Sunday, November 30, 2008

#4 INTRODUCTIONS/ ( revised 7/22) "Nick Hudson, the second of the four"


"the rememberer"




“For him, it was the starting gun. The truck brakes released. The sudden push of air cracked open the morning chill. He grasped the worn steel handle, lifted it up and back and pulled it toward his body. The long high door to the trailer slowly opened riding along its creaking hinges. The rush of moist hot hit his wind weathered face.


It had been loaded and sealed six hundred miles and fourteen hours ago with the freshly dug and gathered trees and evergreens from the fertile valleys of Pennsylvania. Nick reached up and nested his fingers into the steel grooves of the trailer bed and pulled his body up to sit flat on the cold hard floor next to the bundles.


He stepped over the dark burlap and mud balls of glistened evergreens woven flat and stacked high inside this dark box. It was his ritual each year; to make his way over and higher to center of the trailer, to stand alone and to inhale that first breath.


Suddenly, the cold of the northern winter was gone. It was the wet freshly dug Pennsylvania mud, laced with the sweet aroma of evergreens.


Spring had come to Nick Hudson.”








Nick had devoted his entire working career to owning and operating garden stores and helping other owners with their places. He stumbled into the business by accident in the early 1970’s when looking for a small grocery store to buy. His early wanderlust had taken him to the tall timber of Montana, to the red clay of Georgia, to his bearded hippie days into the air of San Francisco tambourines and bong pipes.


The realtor ask Nick and his young wife; “do you know anything about gardening?” Nick knew nothing and could care even less about it. Sally, his wife, had gardened a little. He showed them a small grocery store/fruit stand for sale in town that also sold plants and garden supplies in the springtime. It was tiny and rundown but to Nick and Sally, the dream of possibilities stood before them.


He and Sally bought the tiny store in late summer. They nearly starved to death later that winter eating from the boxes and cans of food on the shelves. The first day and the first customer suspiciously looked up at Nick and said “I hope you are not one of those people who buys a store and knows nothing about it.”


From those early years when he and Sally slapped together old boards to make displays and moved little sprinklers around the plants, they built that little store, over the next twenty five years , into a large regional garden center, nursery and florist shop servicing a 100 mile radius. They continued to expand into “portable seasonal garden shops” in two states.. In the late 90’s They built a new garden center complex to service the expanding market. In early 2000,


Nick and Sally fell on hard times and overreached dreams. The creditors seized their lifetime of hard earned savings. Nick traveled throughout the United States for the next five years working at other garden centers. After living out of apartments and cardboard boxes, he gave up the struggle and rented a weathered one bedroom shack on the Texas gulf coast to be near his youngest son.


In the winter, he would camp out in his "Luxury Retirement Condo" on the beach in a little Mexican town facing the blue Caribbean. Sally had left him many years before and moved back to her parent’s dairy farm in Wisconsin.

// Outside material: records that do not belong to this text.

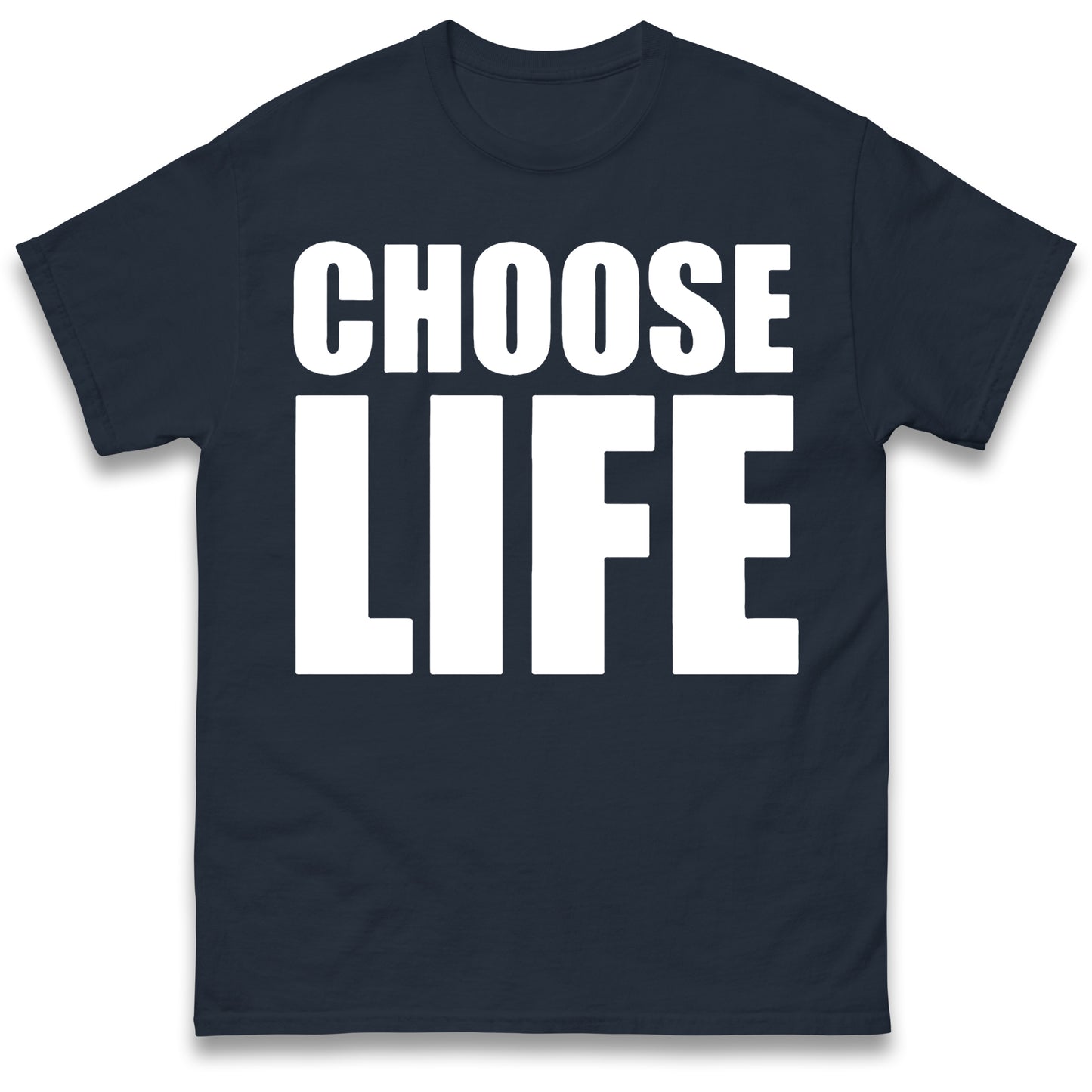 Choose Life T Shirt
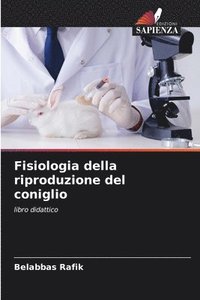 bokomslag Fisiologia della riproduzione del coniglio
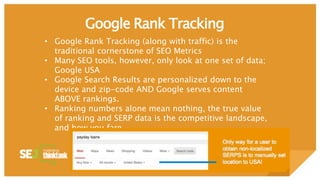 Google Rank Tracking
• Google Rank Tracking (along with traffic) is the
traditional cornerstone of SEO Metrics
• Many SEO tools, however, only look at one set of data;
Google USA
• Google Search Results are personalized down to the
device and zip-code AND Google serves content
ABOVE rankings.
• Ranking numbers alone mean nothing, the true value
of ranking and SERP data is the competitive landscape,
and how you fare.
 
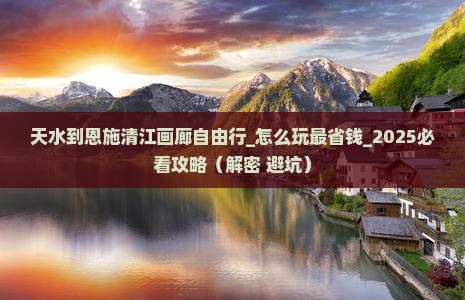 天水到恩施清江画廊自由行
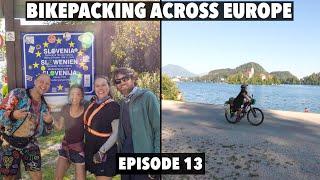 Crossing Into Slovenia & Exploring Lake Bled! | Bikepacking Across Europe Ep. 13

Nick Hudson knew mostly all there is to know about the retail garden center industry. More importantly, Nick loved plants and plant care.


His face of sixty years was furrowed now from decades of springtimes gazing into the frigid dawn morning light, standing and staring, guarding the tender plants from the scourge of frost and the loss of everything in their struggle for financial survival.


He walked slightly bent now from packing hundred pound sacks of seed potatoes back and forth from the cooling shed into the hot early summer heat.


Oh yes, he knew mostly all about this life with plants and gardeners

1 comment:

Terry said...

Wow. . .I feel as though I've traveled the journey (as a nursery owner-operator and more) along with you!! Thanks for taking the time to journal, to share the how-to's and the what-not-to-do's, as well as giving up a little piece of Nick Hudson along the way. Keep it up! I look forward to learning more. . .to following your roads traveled and, perhaps, hearing about your hopes and dreams of roads yet to come.